Pull out every line of the entries below that contains the string "pixel", matching case exactly.

*-*-*

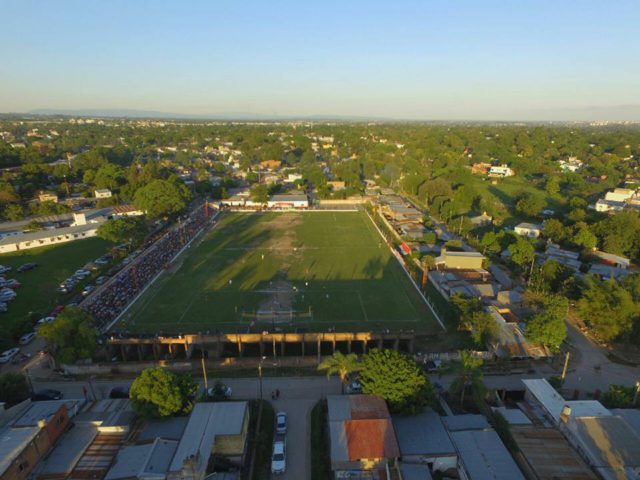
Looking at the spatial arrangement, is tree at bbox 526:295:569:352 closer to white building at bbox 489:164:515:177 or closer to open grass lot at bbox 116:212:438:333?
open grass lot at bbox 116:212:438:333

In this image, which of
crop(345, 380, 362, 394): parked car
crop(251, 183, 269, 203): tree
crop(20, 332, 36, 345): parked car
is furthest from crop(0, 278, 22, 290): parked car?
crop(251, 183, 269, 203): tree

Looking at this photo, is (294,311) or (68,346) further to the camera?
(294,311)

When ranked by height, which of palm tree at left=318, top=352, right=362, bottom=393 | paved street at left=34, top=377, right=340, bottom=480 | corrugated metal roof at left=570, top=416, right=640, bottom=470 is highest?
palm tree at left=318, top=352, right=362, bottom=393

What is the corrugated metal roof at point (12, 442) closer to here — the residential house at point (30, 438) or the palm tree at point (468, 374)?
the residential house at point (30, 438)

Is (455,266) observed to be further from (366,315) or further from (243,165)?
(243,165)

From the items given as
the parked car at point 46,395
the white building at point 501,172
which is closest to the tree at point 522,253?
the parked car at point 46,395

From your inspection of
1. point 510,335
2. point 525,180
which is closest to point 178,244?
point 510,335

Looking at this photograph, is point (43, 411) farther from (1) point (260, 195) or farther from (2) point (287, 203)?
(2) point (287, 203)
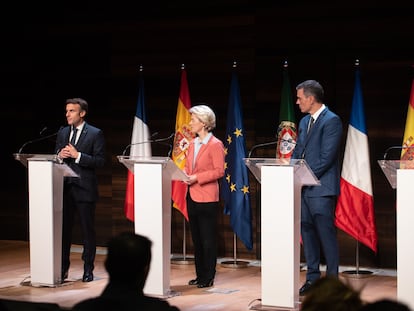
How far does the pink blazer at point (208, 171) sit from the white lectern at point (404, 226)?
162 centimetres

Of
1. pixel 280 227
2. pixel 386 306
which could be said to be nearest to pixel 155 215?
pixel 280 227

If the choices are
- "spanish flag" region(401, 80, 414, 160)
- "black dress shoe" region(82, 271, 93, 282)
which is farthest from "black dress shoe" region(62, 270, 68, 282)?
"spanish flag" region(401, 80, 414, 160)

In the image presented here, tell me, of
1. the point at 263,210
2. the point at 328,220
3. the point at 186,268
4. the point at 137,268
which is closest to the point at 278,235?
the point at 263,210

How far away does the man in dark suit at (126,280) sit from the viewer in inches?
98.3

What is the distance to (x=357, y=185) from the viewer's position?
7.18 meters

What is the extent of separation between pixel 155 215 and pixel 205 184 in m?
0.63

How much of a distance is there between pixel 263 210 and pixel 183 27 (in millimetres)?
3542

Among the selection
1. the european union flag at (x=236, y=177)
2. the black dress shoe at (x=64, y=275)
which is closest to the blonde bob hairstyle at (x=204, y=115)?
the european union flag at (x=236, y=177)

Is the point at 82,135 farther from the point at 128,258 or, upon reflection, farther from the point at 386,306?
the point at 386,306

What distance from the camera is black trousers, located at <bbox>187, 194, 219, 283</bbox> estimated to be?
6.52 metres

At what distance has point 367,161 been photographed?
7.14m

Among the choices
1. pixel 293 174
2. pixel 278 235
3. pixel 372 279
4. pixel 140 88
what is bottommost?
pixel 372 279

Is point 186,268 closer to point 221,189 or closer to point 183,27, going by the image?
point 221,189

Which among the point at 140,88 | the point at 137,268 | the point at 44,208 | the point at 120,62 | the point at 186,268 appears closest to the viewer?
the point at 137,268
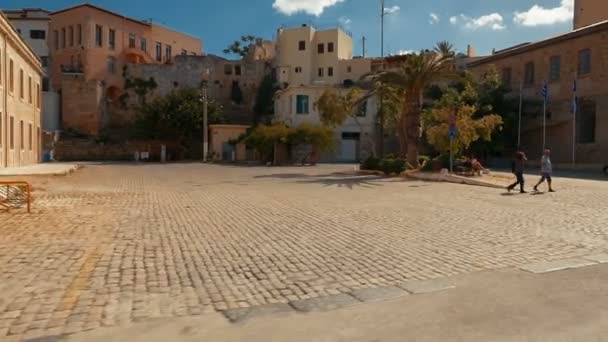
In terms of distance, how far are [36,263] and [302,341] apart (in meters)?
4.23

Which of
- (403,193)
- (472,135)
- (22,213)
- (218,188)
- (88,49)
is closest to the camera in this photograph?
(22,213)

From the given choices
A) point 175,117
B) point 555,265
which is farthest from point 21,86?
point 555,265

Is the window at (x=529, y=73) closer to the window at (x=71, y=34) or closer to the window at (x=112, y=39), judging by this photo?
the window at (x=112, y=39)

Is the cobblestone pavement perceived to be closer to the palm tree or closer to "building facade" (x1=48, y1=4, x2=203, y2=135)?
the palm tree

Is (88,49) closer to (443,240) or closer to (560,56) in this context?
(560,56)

*-*-*

• [TASK SOLUTION]:
1. pixel 280 227
2. pixel 386 306
which could be said to be nearest to pixel 155 215?
pixel 280 227
What is the extent of separation between pixel 155 215 and pixel 205 184 in m?
How much of a distance is there between pixel 263 210 and pixel 183 27 (in millimetres)?
1. pixel 293 174
2. pixel 278 235
3. pixel 372 279
4. pixel 140 88
pixel 372 279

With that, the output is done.